### [Records provided]
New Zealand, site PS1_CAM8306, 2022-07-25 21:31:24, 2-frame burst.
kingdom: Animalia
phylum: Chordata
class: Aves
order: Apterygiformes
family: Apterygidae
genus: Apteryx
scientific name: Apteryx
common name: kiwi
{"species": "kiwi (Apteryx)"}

### [How to complete this task]
What is needed here is an exact transcription of the records above.

### [Solution]
New Zealand, site PS1_CAM8306, 2022-07-25 21:31:24, 2-frame burst.
kingdom: Animalia
phylum: Chordata
class: Aves
order: Apterygiformes
family: Apterygidae
genus: Apteryx
scientific name: Apteryx
common name: kiwi
{"species": "kiwi (Apteryx)"}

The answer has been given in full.